A fast function to check your floating-point rounding mode

For speed, we use finite-precision number types in software. When doing floating-point computations in software, the results are usually not exact. For example, you can have the number 1.0 and the number 2-1000. They can both be represented exactly using standard double-precision IEEE floating-point numbers. However, you cannot represent their sum or difference exactly. So what does a computer do when you ask it to compute (1.0 + 2-1000) or (1.0 – 2-1000) ? It usually outputs the nearest approximation, that 1.0. In other words, it looks at all the numbers that it can represent and picks one that is nearest to the exact value. This works for most basic operations like addition, multiplication, division, subtraction.
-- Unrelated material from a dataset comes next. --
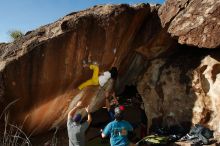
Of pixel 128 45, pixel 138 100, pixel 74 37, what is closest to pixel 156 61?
pixel 128 45

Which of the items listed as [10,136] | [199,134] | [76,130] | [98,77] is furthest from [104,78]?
[10,136]

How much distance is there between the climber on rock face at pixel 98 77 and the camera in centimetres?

However, it is possible to ask the processor to change the rounding mode. In some cases, you can request a specific rounding mode per instruction (e.g., with some AVX-512 instructions), but most times there is one setting valid for all instructions within the current thread. In C/C++, you can change the rounding mode to round upward (fesetround(FE_UPWARD)), downward (fesetround(FE_DOWNWARD)), toward zero (fesetround(FE_TOWARDZERO)). The default is to round to the nearest value (fesetround(FE_TONEAREST)).

Some of your code might be assuming that the rounding is to the nearest value. Maybe you want to check that it is so if you are providing a function for others to use. All you need is the following…

#include <fenv.h>

bool are_we_ok() {
  return fegetround() == FE_TONEAREST;

Unfortunately, this function is not free. It might be a function call to a non-trivial instruction such as stmxcsr on x64 processors. It is fine to call it from time to time, but if you have tiny functions that only cost a few hundred instructions, it may be too expensive.

The C functions strtod()/strtof()  available on Linux contain the following switch/case code:

	bc.rounding = 1;
	switch(fegetround()) {
	  case FE_TOWARDZERO:	bc.rounding = 0; break;
	  case FE_UPWARD:	bc.rounding = 2; break;
	  case FE_DOWNWARD:	bc.rounding = 3;

It means that your software might routinely call the fegetround() function. Thankfully, there is a fast approach requiring just an addition, a subtraction and a comparison. Let x be a small value, much smaller than 1, so that 1+x is very close to 1 and should be rounded to 1. Then it suffices to check that (1+x == 1-x). Indeed, when rounding up, 1+x will differ from 1, it will round to a small number just slightly larger than 1. Similarly, when rounding toward zero or rounding down, 1-x will get rounded to a value just under 1. Only when you round to the nearest value do you get that 1+x == 1-x.

You might think that we simply can do 1.0 + 1e-100 == 1.0 - 1e-100, using a function such as this one…

bool rounds_to_nearest() {
  return (1.0f +  1e-38f == 1.0f - 1e-38f);

Sadly, your optimizing compiler might turn this function into a function which returns true unconditionally, irrespective of the processor’s rounding mode.

As a workaround, the following function should do:

bool rounds_to_nearest() {
  static volatile float fmin = 1e-38;
  return (fmin + 1.0f == 1.0f - fmin);

We declare the small value to be volatile: this asks the C/C++ compiler to load the variable each time it needs to access it. It prevents the compiler from optimizing away the function at compile time. The compiler is forced to recompute the function each time.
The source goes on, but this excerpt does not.